Advocates for different causes are hoping to get a second chance at passing a bill or securing funding in the new state budget as the Connecticut General Assembly prepares to return to the Capitol for a short special session this week.

The list runs the gamut from climate change groups who want lawmakers to take up a multi-jurisdictional initiative that attempts to cap and reduce greenhouse gas emissions to those who support helping people who are terminally ill to die.

“Although the odds here may be small, we owe it to those faced with terminal illness to explore every opportunity to pass this legislation,” read an email from the group Compassion and Choices, which urged its supporters to reach out to state legislators and ask them to take up the bill in special session. The Senate is scheduled to convene Tuesday and the House of Representatives on Wednesday.

Such requests are in addition to the legislature's original plan to vote this week on a massive bill that legalizes the adult use of cannabis and a bill that spells out details of the new two-year budget. Both bills were not passed before the June 9 deadline. The budget bill, known as “the implementer,” is often used as a tool to pass bills and concepts that didn't make it earlier in the session.

“I've been on the phone, non-stop — the phone or Zoom,” said Sen. Cathy Osten, D-Sprague, the co-chair of the General Assembly's Appropriations Committee, when asked about fielding budget requests.

On Monday, officials from community-based nonprofit agencies that provide mental health and addiction service urged lawmakers to find them about $75 million in additional funding over two years. They noted how a recent settlement Democratic Gov. Ned Lamont reached with unionized workers at group homes for people with disabilities did not help their agencies, which provide behavioral health care services.

“We are not saying the others should not have received their increase,” said Gian Carl Casa, president and CEO of Connecticut Community Nonprofit Alliance. “They deserve the funding that they’re getting. We’re just saying that the state has the means to provide for behavioral health providers as well.”
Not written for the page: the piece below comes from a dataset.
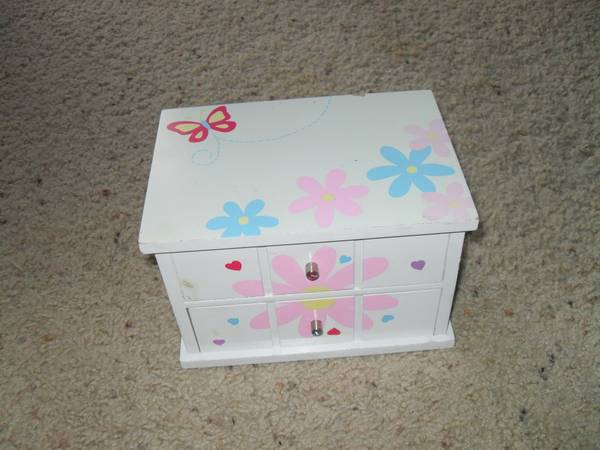 Kid s Jewlery Box -   x0024 10  San Marcos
Roughly $400 million in federal COVID-19 relief funds to the state were not spent in the new, two-year $46.3 billion budget that was approved last week. Osten said Monday that about $200 million of the remaining $400 million has been earmarked since the legislature adjourned its regular session. For example, she said $50 million over two years will be added to the nonprofit agencies that provide behavioral health and addiction services.

“I have it cobbled together for $25 million in year one and $25 million in year two to help out,” she said. “They are getting other payments within the confines of the budget already. So it’s pretty complicated.”
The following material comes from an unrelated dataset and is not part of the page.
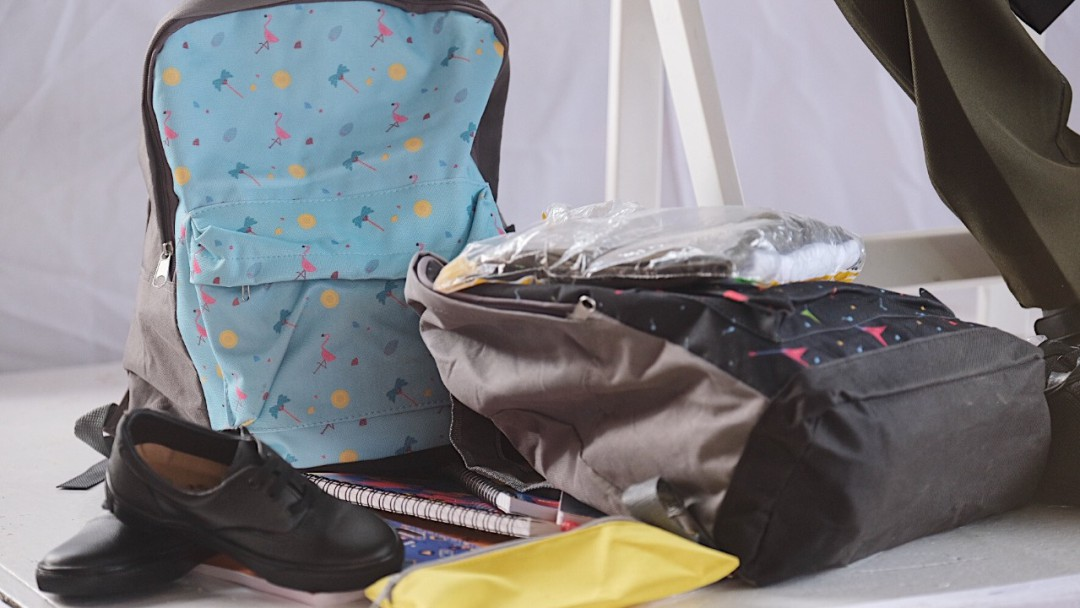 Arranca entrega gratuita de uniformes escolares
Additionally, Osten said an additional $10 million has been set aside for nursing homes with a client base that is heavily reliant on Medicaid patients. Also, she said about $22.5 million is set aside to provide certain state employees and members of the Connecticut National Guard with special compensation for working during the height of the pandemic, while about $70 million was added to workforce development initiatives.

“You start adding in $70 million here and $70 million there, it eats away a lot of that ($400 million in leftover federal funds),” Osten said.